[START OF Text]
I. What is a machine vision light source?

In machine vision, “light sources” don't simply “brighten the scene” like desk lamps. Instead, they actively control light reflection/refraction to highlight target features (such as defects, dimensions, textures) while suppressing interference (like shadows and glare). Understanding this hinges on three core parameters:

1. Light intensity / uniformity: Intensity determines “clarity of vision,” while uniformity ensures “interference-free” operation (e.g., uneven lighting on smartphone screens may falsely indicate scratches);

2. Wavelength (Color): Different colors correspond to distinct penetration/reflection properties (e.g., infrared light penetrates plastic to inspect internal components; blue light suppresses metal reflections);

3. Illumination Angle: The direction from which light strikes directly determines feature visibility (e.g., side lighting reveals height differences, while front lighting exposes planar defects).
[END OF Text]
◆ Given exercise 1: List every line in the entries below that contains the word "will".
◆ Given exercise 2: Extend the passage on machine vision light sources above, beginning where it ends.
[START OF Exercise material]
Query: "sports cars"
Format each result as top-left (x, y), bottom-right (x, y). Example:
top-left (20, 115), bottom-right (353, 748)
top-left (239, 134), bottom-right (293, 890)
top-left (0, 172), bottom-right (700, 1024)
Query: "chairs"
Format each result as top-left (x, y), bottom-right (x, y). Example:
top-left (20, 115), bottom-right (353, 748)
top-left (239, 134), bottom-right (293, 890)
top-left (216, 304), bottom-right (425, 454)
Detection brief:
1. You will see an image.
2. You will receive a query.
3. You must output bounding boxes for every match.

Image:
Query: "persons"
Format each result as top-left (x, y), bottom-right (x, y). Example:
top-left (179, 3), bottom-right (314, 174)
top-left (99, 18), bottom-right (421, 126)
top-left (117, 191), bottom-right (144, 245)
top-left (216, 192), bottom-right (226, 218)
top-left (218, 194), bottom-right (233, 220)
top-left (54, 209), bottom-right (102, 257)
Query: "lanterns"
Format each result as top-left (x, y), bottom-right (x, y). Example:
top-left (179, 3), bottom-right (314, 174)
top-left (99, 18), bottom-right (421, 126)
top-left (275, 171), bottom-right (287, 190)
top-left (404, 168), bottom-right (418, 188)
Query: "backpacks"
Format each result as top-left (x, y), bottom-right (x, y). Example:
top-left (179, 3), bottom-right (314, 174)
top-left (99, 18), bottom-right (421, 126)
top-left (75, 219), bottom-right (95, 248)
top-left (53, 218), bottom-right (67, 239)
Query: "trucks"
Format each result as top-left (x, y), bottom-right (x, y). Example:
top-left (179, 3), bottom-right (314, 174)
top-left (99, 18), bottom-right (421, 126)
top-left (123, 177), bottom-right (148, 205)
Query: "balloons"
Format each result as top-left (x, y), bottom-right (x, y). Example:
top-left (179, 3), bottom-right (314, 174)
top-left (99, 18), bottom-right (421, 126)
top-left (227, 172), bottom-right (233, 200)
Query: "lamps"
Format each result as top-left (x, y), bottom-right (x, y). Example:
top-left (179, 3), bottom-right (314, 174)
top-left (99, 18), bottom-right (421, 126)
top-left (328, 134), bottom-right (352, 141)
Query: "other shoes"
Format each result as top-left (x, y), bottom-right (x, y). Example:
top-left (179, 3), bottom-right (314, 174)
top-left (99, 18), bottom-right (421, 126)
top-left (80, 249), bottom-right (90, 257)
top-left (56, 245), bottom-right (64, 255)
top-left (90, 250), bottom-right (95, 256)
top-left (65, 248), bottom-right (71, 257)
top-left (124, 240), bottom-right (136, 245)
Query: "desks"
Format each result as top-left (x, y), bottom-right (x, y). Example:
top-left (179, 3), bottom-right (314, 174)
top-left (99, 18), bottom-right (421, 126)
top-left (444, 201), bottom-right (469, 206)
[END OF Exercise material]
◆ Task answer 1:
1. You will see an image.
2. You will receive a query.

◆ Task answer 2:
II. Classification of Five Basic Light Sources

1. Ring light

The principle involves emitting light in a ring around the lens, with light rays capable of striking the target either vertically or at an angle. Its core advantage lies in its exceptional uniformity, effectively preventing the formation of localized shadows. Typical applications include inspecting PCB solder joints, detecting surface defects on bottle caps, and QR code recognition—scenarios where uniform light coverage is essential to avoid interference from local variations in brightness that could compromise judgment.

2. Linear light source

The principle involves illuminating the target with a long, narrow light source from the side or at an angle. Its core advantage lies in precisely highlighting “height difference features” (such as surface scratches or step edges on components). Typical applications include inspecting battery tabs for deformation and checking metal parts for burrs along edges.

3. Surface light source (backlight)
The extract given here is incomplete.